TEXT PASSAGE:
..............................

# R.M.A.S. Lodestone



## Hendo! (Nov 19, 2005)

This is a vessel I served on in the mid 90s. 
I sent a month with her in dry dock at Newport, Wales in 1995, where her degaussing batteries and cables were removed.

She was later sold in the late 90s, I think to be converted into a yacht.

Anyone have any info on her?


----------



## Landour (Sep 12, 2005)

I remember the Lodestone only too well having served as Chief Engineer on her for two years in the late 80's. She was indeed sold to a Yacht Marketing Company in the South of France in 1997 but unsure of what has happened since. Magnet was her sister ship and she has since been converted into a survey vessel and can often be seen in the Great Yarmouth area. I think she is painted blue.


----------



## Hendo! (Nov 19, 2005)

Sorry it's taken so long to reply, been having modem problems (still am).

I remember during the refit we were pumping up the stern tubes, after the bearings had been replaced, with no pressure showing on the gauges. I jokingly said. "I bet we're pumping this lot straight onto the dock floor!"

Bloody hell, I was right. The bearings were removed and were found to be covered in scratches.

re Magnet - Is she now with the same company that owns Salmaster / Ocean Endeavour?


----------



## jbryce (Apr 26, 2004)

RMAS LODESTONE any pics of Magnet?


----------



## Phill (Jun 17, 2005)

seems that she is straight out of the factory, But why no Ensigns???????????????????????

..............................

MATERIAL PROVIDED:
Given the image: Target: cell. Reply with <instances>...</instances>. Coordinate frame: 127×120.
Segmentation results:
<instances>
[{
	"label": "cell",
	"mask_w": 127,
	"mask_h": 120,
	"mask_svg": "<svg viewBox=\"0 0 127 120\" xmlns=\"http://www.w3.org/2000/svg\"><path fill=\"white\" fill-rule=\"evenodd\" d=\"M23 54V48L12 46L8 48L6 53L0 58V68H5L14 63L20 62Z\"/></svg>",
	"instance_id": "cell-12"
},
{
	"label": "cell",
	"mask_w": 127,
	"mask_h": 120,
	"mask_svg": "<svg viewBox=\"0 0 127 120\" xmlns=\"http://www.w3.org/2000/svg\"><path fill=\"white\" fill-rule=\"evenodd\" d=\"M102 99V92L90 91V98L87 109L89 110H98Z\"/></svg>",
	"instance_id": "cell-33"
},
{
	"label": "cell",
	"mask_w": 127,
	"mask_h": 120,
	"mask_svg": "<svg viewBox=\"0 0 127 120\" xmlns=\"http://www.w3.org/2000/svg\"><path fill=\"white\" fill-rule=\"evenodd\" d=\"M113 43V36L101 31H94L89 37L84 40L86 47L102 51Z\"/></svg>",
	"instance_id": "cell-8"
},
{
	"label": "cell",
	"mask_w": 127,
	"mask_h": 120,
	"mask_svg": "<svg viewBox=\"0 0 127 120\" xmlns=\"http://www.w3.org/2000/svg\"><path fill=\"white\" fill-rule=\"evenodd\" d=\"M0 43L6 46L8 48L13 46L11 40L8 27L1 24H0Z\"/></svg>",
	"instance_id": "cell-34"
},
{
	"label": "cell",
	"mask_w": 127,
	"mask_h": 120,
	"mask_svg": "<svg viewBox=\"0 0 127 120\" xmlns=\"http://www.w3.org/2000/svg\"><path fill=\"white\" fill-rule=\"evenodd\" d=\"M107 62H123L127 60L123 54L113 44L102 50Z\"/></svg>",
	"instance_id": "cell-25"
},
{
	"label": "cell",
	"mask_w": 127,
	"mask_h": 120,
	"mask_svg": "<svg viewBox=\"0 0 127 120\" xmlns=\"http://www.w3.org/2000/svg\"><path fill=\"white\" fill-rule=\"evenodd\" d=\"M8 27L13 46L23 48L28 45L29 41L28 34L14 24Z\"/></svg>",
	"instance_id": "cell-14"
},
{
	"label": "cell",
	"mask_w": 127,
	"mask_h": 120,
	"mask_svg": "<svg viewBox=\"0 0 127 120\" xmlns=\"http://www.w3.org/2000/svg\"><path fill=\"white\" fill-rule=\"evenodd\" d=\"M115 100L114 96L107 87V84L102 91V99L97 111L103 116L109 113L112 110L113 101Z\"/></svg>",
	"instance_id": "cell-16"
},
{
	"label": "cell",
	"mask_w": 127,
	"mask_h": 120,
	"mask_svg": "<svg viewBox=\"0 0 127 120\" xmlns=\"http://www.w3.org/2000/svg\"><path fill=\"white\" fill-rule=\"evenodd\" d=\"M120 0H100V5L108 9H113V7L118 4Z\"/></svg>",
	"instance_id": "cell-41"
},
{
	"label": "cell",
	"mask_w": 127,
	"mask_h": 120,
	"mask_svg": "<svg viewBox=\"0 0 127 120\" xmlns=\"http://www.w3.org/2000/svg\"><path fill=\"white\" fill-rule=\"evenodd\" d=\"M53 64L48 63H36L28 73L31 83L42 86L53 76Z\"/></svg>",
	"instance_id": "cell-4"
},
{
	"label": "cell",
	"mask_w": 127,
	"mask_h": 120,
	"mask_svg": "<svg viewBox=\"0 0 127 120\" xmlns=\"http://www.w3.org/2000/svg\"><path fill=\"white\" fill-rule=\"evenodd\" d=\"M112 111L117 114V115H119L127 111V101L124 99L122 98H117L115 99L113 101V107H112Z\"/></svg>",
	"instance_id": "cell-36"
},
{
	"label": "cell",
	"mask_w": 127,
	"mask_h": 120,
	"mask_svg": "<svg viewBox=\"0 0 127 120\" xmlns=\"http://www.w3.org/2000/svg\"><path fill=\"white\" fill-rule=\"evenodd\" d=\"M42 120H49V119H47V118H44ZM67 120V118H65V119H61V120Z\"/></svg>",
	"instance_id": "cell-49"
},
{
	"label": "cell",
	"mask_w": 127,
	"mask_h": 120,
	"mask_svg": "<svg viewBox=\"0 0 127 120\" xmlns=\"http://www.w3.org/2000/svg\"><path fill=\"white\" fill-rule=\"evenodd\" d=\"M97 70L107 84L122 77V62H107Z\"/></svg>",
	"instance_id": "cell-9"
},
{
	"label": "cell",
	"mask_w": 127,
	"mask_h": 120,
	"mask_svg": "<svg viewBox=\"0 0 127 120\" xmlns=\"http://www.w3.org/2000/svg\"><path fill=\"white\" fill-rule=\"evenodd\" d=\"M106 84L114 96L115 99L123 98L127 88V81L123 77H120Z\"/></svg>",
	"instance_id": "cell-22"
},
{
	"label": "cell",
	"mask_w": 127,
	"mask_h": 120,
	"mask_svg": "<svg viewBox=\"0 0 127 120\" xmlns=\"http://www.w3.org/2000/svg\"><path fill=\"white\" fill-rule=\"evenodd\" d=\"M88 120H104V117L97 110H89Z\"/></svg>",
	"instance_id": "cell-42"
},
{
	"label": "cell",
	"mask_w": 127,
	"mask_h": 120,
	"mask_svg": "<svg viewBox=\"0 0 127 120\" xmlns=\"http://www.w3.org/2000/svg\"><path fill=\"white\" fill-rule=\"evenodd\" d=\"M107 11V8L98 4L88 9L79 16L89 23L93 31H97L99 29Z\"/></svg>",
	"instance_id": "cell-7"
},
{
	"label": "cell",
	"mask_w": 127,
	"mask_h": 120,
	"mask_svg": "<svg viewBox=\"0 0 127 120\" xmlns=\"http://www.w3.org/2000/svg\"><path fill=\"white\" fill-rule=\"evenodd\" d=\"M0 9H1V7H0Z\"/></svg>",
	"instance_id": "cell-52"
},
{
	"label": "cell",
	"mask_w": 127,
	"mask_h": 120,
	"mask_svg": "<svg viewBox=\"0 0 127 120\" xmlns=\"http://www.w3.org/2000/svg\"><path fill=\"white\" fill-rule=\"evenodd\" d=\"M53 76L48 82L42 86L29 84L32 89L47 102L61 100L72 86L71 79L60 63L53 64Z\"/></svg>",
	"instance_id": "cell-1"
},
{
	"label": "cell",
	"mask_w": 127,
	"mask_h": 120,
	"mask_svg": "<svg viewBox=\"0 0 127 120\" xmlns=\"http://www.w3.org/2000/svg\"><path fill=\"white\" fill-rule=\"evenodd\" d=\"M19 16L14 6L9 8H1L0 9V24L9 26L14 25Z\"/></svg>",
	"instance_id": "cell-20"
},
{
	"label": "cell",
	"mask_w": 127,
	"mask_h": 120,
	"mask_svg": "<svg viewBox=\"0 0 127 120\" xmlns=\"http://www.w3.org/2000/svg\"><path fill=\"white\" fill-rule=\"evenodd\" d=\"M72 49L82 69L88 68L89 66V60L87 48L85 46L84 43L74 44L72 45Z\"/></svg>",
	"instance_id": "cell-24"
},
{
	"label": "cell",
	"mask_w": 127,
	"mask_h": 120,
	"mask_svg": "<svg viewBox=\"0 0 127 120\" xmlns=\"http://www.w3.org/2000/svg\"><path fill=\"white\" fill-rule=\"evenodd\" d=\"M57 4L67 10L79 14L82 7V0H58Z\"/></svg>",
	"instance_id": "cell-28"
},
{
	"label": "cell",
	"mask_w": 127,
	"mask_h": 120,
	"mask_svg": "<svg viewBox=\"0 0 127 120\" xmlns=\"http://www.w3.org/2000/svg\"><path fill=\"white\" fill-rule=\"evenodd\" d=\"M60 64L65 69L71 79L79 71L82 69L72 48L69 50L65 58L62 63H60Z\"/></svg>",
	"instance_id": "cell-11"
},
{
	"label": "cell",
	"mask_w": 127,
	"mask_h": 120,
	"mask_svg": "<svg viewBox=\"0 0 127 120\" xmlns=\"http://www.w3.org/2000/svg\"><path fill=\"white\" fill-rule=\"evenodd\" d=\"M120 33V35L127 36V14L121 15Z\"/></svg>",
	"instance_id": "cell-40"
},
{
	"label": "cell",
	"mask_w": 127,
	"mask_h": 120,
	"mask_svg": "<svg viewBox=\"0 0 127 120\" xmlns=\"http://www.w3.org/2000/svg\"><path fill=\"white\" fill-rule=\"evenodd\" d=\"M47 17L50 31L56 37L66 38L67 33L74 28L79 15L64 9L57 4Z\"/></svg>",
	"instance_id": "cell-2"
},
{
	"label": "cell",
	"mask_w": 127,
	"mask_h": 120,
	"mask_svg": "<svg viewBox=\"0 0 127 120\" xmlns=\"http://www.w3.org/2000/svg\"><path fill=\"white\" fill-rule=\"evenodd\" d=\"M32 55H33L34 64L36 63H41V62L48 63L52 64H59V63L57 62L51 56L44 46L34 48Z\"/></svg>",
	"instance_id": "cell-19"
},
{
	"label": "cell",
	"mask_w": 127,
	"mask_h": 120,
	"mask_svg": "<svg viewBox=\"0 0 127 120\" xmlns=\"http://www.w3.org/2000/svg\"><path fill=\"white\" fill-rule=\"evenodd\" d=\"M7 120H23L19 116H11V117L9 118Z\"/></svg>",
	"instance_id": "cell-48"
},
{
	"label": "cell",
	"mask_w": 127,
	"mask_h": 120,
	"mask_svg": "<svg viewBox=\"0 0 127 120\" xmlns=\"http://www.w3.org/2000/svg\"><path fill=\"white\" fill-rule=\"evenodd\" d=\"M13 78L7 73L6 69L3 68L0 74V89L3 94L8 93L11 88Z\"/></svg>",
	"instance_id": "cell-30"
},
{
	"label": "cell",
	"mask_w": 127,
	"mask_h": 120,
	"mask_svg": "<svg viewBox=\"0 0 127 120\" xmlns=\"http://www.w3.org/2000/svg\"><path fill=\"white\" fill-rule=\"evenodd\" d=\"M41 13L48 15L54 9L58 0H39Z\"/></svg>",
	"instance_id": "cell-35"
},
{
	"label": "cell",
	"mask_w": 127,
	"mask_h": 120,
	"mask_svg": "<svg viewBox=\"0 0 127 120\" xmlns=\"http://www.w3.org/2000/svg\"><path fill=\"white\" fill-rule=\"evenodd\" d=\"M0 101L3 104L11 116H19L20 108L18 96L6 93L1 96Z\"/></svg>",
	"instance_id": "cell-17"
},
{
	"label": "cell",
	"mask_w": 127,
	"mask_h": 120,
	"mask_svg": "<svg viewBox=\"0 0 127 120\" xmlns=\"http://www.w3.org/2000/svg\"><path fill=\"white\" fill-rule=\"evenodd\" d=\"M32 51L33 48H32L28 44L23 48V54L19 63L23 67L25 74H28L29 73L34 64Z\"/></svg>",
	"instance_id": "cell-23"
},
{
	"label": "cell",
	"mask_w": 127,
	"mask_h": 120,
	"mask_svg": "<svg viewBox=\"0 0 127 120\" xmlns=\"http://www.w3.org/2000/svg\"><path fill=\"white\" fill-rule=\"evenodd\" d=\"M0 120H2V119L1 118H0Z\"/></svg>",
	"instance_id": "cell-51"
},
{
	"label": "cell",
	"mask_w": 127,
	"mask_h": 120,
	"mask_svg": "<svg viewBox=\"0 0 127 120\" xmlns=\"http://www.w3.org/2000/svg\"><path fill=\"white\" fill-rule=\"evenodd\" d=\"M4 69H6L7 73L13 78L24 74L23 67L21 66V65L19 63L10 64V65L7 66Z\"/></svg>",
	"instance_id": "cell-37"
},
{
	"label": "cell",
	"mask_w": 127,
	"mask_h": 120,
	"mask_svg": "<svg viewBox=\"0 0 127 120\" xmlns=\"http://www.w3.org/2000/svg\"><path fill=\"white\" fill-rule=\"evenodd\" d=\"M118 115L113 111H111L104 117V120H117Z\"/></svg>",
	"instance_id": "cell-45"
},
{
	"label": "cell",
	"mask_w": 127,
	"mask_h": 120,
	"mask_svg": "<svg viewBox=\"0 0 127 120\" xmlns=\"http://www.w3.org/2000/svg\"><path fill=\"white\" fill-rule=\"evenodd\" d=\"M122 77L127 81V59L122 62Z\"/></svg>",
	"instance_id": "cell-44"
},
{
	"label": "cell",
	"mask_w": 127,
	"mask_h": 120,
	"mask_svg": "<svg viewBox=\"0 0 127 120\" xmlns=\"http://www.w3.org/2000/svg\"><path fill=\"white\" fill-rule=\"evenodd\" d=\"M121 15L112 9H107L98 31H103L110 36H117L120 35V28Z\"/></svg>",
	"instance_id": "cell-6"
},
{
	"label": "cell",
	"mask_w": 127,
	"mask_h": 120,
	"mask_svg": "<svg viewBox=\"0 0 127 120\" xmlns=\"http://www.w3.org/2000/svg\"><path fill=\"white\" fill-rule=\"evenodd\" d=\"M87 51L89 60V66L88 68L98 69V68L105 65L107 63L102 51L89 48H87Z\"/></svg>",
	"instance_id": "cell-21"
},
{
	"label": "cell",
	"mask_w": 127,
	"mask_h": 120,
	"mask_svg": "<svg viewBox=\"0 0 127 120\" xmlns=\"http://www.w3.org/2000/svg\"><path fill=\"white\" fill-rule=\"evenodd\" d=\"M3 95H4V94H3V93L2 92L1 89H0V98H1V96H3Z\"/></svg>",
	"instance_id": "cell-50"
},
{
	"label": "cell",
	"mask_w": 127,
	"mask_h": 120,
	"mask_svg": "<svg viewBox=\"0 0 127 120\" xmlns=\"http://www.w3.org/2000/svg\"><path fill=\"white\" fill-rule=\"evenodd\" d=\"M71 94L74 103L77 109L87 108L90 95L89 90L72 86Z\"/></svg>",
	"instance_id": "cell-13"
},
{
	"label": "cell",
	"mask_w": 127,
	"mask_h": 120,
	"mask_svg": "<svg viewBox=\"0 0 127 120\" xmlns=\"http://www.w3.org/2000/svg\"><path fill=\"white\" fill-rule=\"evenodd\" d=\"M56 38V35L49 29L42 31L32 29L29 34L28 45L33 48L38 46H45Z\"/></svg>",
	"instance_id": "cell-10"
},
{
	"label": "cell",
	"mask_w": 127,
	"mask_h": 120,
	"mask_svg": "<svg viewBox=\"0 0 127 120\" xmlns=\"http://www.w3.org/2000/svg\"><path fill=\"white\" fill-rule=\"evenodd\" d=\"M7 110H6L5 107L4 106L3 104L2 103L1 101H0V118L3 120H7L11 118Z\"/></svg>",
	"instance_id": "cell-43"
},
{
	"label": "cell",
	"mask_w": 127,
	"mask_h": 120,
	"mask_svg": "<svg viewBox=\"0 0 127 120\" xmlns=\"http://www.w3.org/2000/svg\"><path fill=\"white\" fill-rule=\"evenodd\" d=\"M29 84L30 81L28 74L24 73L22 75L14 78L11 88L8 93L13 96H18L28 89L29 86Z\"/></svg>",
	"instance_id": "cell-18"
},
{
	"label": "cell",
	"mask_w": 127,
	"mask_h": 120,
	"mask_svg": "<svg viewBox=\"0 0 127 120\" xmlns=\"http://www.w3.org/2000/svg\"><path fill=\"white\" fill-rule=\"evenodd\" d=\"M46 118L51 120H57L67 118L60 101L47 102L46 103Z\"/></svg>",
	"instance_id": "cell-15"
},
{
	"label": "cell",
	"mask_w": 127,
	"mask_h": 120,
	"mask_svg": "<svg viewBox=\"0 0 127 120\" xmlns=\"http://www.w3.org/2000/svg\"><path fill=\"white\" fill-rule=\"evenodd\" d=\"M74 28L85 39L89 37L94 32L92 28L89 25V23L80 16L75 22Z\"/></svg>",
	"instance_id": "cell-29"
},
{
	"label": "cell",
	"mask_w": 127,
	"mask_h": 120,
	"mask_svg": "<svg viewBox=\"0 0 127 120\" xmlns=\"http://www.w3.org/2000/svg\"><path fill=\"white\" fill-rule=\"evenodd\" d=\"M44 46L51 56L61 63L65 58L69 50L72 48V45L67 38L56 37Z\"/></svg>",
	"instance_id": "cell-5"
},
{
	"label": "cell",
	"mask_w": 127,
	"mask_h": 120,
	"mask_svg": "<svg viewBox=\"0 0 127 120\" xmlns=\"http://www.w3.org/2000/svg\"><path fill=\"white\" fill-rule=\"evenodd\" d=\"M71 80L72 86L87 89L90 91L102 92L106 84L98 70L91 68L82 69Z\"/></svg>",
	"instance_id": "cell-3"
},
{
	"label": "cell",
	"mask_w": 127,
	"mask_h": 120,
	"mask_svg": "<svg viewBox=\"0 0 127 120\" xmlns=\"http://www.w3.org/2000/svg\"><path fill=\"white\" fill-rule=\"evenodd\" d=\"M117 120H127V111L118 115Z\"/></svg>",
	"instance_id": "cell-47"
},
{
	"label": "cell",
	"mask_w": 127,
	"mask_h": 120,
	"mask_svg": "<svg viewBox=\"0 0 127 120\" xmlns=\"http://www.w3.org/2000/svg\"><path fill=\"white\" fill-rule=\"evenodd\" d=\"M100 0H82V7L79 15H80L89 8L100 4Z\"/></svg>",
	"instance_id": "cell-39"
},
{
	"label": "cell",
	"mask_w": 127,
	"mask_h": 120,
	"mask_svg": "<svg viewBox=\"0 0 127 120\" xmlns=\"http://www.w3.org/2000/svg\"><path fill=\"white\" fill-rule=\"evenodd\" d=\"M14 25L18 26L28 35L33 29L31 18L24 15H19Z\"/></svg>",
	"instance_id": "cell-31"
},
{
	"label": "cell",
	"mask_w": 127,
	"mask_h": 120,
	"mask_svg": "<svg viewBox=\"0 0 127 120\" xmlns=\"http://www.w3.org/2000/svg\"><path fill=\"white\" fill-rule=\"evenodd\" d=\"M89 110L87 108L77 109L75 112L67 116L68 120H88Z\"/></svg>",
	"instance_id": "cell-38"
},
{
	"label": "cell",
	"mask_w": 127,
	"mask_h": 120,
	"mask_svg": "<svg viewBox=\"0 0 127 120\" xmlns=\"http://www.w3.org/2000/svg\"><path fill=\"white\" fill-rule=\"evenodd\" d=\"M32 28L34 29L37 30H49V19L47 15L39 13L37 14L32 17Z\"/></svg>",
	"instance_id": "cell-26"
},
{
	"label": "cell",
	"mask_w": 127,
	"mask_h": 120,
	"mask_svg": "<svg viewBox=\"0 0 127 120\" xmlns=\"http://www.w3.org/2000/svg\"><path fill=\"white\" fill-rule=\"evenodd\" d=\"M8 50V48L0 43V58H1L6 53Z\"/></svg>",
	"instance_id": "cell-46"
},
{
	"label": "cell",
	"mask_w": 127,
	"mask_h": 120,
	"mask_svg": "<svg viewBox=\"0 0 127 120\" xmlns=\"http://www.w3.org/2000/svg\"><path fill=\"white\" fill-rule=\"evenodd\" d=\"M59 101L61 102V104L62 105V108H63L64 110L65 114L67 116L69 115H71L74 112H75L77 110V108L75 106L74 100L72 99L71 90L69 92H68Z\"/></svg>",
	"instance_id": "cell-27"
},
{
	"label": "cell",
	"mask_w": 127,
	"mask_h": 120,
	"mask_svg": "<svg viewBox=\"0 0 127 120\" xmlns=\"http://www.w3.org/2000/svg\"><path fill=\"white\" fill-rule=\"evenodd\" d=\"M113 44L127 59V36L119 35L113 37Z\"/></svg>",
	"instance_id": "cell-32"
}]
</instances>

..............................

TASKS AND EXERCISES:
1. Give the username of every person who posts in the Lodestone thread, naming each only once.
2. In the Lodestone thread, what role did Landour hold aboard the vessel?
3. Write the next post in the forum thread about the R.M.A.S. Lodestone.
The data above are separate from the R.M.A.S. Lodestone thread.

SOLVED PROBLEMS:
1. Hendo!, Landour, jbryce, Phill

2. Chief Engineer, for two years in the late 80's.

3.
phill


----------



## Hendo! (Nov 19, 2005)

A black hoop and not a black top on the funnel?


----------



## Charles Gordon Evans (Jan 6, 2006)

From Charles Gordon Evans,
In 2000 during 'Dordt in Stoom' in Holland. I read a brief report that the tug Hudson (ex Ebro) was then being restored to sea going condition. She was built in 1939 for Smit Towing. During the early part of the war, as Ebro, was she under the management of Kalis of Bishopsgate, London and working under government control carrying out towing trials? if any member can confirm this I would be very grateful. I knew her well during those years.


----------



## cruisinto (Apr 10, 2007)

*I found Lodestone*

She is lying in Genova completely refited as a private yacht with 9 Guest cabins and 18 crew. Her travel itinerary to date is Cape Verde. 

http://yachts.monacoeye.com/yachtsbysize/pages/bleudenimes01.html
http://www.yachtspotter.com/ysp2_ycard.php?foo=20080610

Any more questions please dont hesitate to email.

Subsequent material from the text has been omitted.